TÂCHES À RÉALISER →
1) Dans le reportage sur l'usine Vio Me, remplacez « ouvriers » par « travailleurs » et recopiez le passage qui s'ouvre sur les mots contenant « Ils ont repris » et se termine par « leur peine. Reportage. ».
2) Répondez à ces questions à l'aide du reportage sur l'usine Vio Me :
(a) Dans quelle ville se trouve l'usine Vio Me ?
(b) Combien de personnes sont assises face à Makis sur la place de l'Agora ?
(c) Quel produit l'usine autogérée fabrique-t-elle ?
3) Rédigez la suite du reportage sur l'usine Vio Me, à partir de sa dernière phrase.

TEXTE FOURNI →
Ils ont repris leur usine en faillite suite à la crise financière, réorienté la production, plus « écologique », sauvegardé une vingtaine d’emplois, créé un réseau de distribution pour vendre leurs produits. Et décliné concrètement le credo « Occuper, résister, produire ». Peu soutenus par le gouvernement de gauche, qui vient d’être battu aux élections législatives, les ouvriers grecs de l’usine Vio Me, à Thessalonique, ne sont pas au bout de leur peine. Reportage.
« On n’est pas assez pour défendre notre usine demain matin ! Qui peut venir nous aider ? » Makis lève les bras au ciel. Face au quinquagénaire à la barbe poivre et sel, une assemblée d’une quinzaine de personnes assises à l’ombre des platanes, sur la place de l’Agora à Thessalonique, deuxième ville du pays. Trois d’entre-elles travaillent à Vio Me, l’usine autogérée de savons écolos devenue un symbole du mouvement autogestionnaire grec. Les autres sont des soutiens. « Nous avons besoin de gens qui n’ont pas déjà des soucis judiciaires ! On a lancé des appels depuis des semaines, mais on ne sait toujours pas sur qui on peut compter ! »

DONNÉES ENREGISTRÉES →
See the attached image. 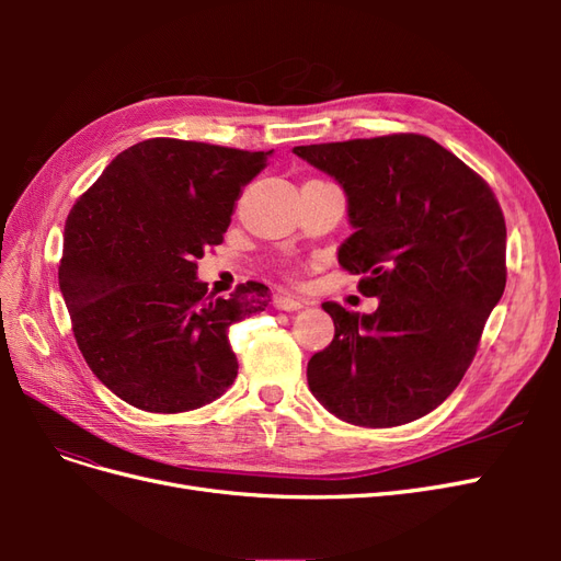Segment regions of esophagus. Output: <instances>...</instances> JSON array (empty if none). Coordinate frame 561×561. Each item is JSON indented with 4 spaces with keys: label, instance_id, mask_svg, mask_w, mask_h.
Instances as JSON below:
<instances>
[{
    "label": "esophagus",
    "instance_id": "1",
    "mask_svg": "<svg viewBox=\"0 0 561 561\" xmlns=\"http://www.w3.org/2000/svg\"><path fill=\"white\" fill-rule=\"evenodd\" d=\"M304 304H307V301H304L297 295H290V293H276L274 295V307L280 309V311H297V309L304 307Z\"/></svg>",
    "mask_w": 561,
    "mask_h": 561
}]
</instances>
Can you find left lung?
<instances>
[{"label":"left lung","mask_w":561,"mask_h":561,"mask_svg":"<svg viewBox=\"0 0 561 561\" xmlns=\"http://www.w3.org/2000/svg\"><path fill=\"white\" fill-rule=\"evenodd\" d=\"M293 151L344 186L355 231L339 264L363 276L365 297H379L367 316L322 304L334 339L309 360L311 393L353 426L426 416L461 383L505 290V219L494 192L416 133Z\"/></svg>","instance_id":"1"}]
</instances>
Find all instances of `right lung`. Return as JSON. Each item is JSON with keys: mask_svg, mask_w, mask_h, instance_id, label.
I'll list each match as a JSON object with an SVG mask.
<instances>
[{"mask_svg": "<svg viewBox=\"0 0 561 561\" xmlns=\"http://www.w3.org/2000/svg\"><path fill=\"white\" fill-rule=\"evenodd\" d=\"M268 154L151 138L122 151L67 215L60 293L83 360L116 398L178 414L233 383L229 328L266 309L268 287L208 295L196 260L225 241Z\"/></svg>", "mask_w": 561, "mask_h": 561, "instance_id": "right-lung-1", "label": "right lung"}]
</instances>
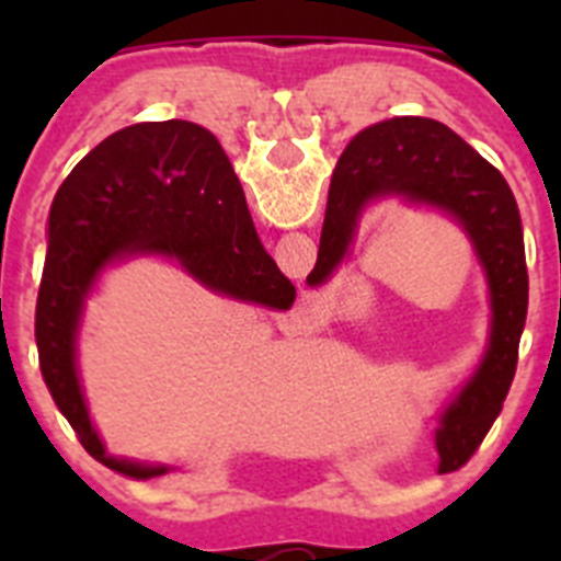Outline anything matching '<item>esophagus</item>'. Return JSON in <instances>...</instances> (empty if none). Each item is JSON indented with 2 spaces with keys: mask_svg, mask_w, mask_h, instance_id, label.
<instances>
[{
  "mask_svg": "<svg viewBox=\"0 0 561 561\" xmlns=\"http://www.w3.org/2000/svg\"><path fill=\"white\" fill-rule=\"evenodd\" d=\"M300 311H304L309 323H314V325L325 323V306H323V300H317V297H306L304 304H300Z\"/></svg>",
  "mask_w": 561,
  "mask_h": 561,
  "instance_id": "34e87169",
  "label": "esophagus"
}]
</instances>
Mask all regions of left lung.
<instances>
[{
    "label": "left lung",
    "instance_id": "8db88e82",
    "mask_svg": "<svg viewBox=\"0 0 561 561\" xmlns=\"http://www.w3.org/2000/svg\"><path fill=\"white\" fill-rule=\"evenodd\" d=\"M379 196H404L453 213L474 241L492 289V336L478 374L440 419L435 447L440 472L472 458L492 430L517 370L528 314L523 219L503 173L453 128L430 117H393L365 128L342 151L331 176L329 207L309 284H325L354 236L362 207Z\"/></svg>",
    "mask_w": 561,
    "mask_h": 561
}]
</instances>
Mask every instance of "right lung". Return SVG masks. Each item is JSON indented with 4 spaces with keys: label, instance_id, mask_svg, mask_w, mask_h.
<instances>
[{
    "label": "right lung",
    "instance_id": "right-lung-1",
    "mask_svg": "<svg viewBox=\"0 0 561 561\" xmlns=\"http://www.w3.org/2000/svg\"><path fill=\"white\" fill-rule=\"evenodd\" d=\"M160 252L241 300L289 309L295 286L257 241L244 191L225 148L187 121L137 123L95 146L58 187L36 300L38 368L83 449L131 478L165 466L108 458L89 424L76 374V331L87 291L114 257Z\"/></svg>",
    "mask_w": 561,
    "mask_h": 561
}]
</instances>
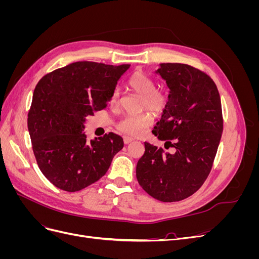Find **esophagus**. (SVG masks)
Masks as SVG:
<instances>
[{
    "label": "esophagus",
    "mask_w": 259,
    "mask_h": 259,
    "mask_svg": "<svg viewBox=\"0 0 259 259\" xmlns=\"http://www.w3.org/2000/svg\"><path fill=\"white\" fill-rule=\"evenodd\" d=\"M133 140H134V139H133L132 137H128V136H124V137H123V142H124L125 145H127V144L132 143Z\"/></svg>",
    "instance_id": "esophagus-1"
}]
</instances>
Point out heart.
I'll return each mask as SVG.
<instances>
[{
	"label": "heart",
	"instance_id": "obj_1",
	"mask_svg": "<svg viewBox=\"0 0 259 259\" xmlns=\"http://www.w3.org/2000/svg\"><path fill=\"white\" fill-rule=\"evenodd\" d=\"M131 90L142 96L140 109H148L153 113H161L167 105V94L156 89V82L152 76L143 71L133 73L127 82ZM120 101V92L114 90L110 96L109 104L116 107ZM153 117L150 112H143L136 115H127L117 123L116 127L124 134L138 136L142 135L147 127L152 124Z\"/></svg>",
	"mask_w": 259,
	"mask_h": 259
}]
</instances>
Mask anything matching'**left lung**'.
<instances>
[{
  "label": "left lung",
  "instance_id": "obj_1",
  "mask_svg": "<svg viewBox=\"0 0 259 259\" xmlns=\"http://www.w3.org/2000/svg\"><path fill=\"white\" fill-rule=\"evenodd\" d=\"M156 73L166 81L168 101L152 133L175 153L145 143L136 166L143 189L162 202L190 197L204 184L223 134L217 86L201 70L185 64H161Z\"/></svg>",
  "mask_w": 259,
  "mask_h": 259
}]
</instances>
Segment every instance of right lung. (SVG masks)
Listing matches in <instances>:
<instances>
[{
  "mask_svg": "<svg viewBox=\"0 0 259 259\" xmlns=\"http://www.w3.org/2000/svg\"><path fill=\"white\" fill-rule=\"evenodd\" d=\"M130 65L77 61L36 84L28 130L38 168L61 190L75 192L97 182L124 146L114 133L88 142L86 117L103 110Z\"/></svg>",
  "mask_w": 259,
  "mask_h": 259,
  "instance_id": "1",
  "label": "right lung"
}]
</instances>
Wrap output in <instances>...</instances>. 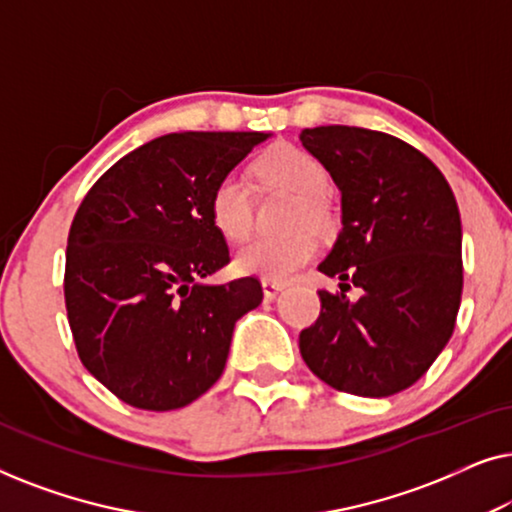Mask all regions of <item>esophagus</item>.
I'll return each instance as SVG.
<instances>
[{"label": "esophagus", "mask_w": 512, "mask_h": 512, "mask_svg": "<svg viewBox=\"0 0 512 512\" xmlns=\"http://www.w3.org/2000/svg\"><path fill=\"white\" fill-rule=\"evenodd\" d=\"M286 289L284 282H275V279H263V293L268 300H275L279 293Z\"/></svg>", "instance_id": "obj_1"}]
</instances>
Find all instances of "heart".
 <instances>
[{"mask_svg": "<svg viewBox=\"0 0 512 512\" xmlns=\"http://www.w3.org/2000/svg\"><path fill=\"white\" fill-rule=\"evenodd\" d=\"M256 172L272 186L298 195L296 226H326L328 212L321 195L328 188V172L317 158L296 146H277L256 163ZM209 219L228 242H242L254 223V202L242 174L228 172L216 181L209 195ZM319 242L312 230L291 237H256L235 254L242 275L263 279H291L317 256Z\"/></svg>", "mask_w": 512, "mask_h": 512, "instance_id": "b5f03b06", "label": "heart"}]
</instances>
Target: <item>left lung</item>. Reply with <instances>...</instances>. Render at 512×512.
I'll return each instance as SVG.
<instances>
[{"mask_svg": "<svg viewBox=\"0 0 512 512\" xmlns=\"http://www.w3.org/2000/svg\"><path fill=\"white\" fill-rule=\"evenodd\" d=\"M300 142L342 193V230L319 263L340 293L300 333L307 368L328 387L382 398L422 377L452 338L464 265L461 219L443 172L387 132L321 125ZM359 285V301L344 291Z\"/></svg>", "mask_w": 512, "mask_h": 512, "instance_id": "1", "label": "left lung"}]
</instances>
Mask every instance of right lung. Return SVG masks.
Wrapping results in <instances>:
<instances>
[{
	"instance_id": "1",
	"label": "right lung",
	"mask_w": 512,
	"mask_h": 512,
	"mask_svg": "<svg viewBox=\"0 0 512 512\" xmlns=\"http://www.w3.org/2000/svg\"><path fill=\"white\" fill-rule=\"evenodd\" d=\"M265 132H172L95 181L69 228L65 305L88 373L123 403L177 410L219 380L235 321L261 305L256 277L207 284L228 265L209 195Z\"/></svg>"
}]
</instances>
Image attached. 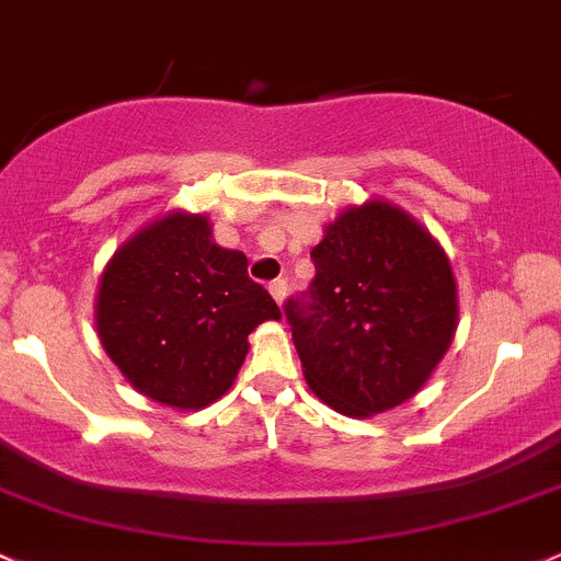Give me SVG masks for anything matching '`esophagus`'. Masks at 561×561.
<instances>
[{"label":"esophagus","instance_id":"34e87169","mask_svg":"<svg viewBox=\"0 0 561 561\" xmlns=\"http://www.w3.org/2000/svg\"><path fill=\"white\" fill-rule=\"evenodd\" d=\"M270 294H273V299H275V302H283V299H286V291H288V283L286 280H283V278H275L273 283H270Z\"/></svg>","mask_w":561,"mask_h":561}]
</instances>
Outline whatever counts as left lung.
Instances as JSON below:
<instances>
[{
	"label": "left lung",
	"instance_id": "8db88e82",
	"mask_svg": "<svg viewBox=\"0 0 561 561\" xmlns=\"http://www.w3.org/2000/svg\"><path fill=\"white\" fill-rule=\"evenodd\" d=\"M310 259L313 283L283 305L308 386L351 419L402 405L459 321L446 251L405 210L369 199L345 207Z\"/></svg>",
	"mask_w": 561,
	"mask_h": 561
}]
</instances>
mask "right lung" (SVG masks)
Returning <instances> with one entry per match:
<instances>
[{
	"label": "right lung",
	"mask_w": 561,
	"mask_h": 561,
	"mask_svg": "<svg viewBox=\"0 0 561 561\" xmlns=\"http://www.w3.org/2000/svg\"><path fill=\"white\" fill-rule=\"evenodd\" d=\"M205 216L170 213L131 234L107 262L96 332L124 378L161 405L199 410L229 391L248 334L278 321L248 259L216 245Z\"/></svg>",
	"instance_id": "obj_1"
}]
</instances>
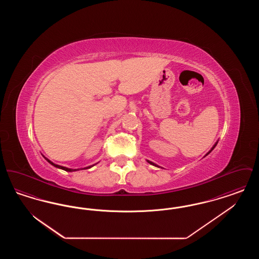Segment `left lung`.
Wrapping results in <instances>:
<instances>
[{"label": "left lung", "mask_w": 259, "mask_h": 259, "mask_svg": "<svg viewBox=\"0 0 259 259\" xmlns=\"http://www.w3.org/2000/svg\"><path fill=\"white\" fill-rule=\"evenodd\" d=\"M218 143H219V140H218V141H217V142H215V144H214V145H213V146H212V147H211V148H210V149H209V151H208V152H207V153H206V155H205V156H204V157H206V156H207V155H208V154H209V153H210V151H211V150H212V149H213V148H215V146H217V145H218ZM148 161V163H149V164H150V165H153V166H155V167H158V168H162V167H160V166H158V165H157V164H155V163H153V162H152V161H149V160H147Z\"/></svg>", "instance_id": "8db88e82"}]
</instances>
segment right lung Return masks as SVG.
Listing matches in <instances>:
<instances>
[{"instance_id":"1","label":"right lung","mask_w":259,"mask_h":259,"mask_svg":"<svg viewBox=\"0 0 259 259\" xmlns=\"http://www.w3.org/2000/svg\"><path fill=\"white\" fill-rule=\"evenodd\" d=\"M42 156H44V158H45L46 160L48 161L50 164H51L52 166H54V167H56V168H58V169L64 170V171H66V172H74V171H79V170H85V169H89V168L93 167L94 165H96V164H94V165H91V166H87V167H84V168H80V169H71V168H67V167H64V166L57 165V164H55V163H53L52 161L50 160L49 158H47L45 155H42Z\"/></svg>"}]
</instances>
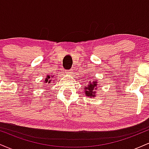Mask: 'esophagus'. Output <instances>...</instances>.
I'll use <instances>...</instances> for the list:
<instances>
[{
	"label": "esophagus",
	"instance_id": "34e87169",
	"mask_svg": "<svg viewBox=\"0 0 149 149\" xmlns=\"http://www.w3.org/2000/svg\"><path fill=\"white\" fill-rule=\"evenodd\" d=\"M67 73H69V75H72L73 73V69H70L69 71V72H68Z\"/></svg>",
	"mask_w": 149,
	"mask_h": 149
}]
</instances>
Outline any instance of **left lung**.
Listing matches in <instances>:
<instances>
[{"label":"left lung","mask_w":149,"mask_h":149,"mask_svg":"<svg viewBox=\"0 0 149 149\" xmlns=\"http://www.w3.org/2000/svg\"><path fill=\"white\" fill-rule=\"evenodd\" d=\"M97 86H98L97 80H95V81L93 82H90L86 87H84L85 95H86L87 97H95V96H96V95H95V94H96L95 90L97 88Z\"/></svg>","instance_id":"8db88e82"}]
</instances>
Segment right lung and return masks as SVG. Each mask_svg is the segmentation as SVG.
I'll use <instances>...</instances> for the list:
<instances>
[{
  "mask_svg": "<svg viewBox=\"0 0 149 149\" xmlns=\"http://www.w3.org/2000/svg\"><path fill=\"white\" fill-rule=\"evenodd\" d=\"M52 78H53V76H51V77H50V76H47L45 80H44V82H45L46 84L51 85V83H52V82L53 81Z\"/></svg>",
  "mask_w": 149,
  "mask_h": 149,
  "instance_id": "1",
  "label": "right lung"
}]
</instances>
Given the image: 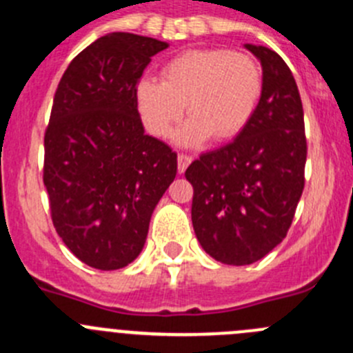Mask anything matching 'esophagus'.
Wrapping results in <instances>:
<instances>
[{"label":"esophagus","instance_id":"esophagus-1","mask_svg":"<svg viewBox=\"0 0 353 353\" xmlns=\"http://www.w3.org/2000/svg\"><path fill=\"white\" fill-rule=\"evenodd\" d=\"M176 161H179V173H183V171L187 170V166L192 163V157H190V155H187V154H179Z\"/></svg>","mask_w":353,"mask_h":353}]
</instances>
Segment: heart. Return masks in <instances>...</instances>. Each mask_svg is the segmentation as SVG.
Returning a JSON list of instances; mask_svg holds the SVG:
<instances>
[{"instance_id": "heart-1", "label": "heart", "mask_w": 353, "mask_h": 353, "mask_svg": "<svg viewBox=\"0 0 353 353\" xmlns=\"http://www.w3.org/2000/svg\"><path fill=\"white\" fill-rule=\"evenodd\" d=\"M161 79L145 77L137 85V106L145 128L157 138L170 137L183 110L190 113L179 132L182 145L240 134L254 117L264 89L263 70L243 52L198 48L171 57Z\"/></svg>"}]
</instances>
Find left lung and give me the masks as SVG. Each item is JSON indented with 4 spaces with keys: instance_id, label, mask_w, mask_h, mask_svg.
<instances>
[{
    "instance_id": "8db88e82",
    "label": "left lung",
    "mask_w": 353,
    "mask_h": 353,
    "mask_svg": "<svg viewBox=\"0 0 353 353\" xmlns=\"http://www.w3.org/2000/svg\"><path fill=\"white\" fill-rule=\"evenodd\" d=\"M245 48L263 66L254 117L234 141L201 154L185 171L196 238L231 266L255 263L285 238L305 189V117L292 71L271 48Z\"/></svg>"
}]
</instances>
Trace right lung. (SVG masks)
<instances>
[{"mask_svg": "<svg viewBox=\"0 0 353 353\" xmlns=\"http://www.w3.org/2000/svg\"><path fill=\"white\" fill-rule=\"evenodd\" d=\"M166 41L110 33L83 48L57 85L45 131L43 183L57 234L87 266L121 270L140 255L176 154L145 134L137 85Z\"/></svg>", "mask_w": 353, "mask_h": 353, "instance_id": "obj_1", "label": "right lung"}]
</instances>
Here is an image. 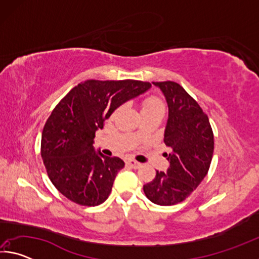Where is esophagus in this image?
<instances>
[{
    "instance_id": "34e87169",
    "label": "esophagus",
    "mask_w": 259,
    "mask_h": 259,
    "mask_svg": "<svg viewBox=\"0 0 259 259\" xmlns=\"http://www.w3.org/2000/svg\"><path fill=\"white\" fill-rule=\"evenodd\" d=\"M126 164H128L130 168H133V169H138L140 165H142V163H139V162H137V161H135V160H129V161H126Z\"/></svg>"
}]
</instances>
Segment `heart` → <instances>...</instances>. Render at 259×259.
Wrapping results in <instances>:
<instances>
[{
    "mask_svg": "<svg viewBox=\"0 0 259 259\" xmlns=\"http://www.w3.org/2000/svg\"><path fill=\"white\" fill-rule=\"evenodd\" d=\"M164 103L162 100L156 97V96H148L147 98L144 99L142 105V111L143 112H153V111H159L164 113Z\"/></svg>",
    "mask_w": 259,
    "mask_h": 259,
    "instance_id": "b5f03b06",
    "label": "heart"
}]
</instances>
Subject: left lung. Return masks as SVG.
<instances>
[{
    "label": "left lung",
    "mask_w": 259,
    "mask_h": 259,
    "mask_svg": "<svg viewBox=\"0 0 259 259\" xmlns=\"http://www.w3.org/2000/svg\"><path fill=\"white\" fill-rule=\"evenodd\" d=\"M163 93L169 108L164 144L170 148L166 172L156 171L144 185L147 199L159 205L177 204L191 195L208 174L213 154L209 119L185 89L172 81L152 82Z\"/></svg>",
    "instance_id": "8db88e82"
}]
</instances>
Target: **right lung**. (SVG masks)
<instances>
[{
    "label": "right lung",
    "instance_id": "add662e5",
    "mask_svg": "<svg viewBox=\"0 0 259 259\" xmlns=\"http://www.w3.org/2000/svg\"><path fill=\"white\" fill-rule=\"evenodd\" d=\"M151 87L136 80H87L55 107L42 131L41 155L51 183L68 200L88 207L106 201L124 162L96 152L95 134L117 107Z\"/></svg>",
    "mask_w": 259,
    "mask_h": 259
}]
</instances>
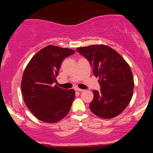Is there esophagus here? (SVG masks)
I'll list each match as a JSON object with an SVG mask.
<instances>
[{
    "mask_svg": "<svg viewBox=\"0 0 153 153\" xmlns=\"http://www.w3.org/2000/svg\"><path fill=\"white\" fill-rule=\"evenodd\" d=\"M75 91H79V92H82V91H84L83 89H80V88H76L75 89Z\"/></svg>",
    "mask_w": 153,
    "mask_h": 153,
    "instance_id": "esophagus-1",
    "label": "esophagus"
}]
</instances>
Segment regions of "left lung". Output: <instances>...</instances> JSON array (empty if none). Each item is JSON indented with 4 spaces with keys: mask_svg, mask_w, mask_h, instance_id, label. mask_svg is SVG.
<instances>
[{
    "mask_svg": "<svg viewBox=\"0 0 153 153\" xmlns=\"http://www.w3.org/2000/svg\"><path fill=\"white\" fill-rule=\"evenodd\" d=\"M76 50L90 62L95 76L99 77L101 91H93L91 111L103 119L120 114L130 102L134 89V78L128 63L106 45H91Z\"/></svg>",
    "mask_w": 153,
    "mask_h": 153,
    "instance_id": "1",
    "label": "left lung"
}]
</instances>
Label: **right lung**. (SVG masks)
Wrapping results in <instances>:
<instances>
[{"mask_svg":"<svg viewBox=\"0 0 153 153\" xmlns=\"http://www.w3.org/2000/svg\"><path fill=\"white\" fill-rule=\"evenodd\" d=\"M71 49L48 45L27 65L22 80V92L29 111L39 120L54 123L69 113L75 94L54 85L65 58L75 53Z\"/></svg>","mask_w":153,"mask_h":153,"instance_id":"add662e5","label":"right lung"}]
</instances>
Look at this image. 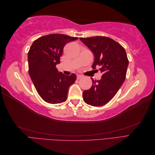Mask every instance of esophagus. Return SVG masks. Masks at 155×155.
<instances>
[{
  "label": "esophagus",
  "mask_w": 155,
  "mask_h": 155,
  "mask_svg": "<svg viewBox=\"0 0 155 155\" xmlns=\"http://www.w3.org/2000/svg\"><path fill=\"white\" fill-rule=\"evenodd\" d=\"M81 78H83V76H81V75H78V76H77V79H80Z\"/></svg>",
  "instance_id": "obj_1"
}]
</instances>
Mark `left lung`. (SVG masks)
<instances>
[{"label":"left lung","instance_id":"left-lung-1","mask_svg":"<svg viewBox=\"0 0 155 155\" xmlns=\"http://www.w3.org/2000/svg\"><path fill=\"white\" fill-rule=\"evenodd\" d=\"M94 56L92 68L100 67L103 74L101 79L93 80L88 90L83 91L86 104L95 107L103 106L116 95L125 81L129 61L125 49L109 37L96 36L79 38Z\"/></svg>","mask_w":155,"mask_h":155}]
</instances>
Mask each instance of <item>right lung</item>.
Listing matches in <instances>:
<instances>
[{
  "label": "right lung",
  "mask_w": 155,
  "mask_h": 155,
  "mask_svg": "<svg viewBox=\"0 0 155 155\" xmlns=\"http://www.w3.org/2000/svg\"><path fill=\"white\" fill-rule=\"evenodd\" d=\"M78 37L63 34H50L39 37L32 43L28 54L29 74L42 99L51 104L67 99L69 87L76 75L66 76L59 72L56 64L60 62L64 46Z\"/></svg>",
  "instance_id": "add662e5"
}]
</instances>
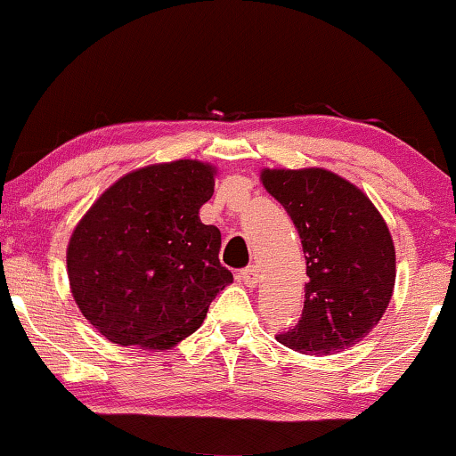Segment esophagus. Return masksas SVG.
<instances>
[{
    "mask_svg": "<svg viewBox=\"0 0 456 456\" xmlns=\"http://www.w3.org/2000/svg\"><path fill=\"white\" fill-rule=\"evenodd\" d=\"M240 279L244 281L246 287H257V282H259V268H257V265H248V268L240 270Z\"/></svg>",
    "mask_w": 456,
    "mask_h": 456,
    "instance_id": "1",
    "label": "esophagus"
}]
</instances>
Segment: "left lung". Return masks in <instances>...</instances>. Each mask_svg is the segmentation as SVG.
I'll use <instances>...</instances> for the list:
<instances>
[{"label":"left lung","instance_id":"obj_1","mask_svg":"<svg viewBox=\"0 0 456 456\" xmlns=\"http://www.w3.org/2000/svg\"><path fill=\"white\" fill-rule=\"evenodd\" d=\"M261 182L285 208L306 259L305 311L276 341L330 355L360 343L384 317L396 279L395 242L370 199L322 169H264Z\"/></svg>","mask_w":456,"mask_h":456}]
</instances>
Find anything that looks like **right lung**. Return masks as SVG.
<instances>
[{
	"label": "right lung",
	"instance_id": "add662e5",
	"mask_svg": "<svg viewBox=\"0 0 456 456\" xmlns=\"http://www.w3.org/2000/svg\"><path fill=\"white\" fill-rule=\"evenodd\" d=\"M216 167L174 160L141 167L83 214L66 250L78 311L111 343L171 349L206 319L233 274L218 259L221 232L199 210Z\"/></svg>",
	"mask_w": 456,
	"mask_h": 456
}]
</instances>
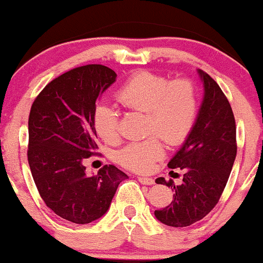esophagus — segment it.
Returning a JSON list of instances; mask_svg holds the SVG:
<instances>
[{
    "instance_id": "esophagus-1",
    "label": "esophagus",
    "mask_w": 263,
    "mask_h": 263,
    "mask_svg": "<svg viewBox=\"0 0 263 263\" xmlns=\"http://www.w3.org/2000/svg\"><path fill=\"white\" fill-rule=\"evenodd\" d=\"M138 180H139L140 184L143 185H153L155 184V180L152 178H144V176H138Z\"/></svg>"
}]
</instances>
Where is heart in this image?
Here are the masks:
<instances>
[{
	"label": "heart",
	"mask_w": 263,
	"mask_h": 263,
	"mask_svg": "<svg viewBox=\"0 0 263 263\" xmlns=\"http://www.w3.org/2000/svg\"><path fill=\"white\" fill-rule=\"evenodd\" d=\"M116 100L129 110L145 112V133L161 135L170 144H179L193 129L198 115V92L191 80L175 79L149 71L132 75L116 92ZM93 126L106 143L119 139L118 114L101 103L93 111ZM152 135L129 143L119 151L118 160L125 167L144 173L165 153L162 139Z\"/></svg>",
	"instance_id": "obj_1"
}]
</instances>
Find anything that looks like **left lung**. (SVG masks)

RÉPONSES CI-DESSOUS →
1)
Ils ont repris leur usine en faillite suite à la crise financière, réorienté la production, plus « écologique », sauvegardé une vingtaine d’emplois, créé un réseau de distribution pour vendre leurs produits. Et décliné concrètement le credo « Occuper, résister, produire ». Peu soutenus par le gouvernement de gauche, qui vient d’être battu aux élections législatives, les travailleurs grecs de l’usine Vio Me, à Thessalonique, ne sont pas au bout de leur peine. Reportage.

2)
(a) À Thessalonique.
(b) Une quinzaine.
(c) Des savons écologiques.

3)
Le crépuscule tombe, les rues bruissent de passants et la ville sort lentement des lourdes chaleurs de la mi-juin. La réunion reste étrangement calme. Si Makis est inquiet, il ne le montre pas. Pourtant, les ouvriers jouent gros : le lendemain matin, le 20 juin, leur usine sera mise aux enchères, vendue au plus offrant - une banque ou un investisseur. À force, ils ont fini par s’y habituer : ils occupent illégalement leur site depuis pas moins de huit ans, et bloquent sa revente depuis quatre ans. (...)
En 2012, les travailleurs rencontrent de lointains collègues des coopératives argentines autogérées depuis le début des années 2000, notamment Zanon, une fabrique de tuile tenue par 400 personnes. C’est le déclic. Fin 2012, une nouvelle assemblée décide de relancer l’activité sans patron, sous contrôle ouvrier. Le mot d’ordre ? « S’ils ne peuvent pas, nous pouvons ! »
Des savons et des lessives « écologiques »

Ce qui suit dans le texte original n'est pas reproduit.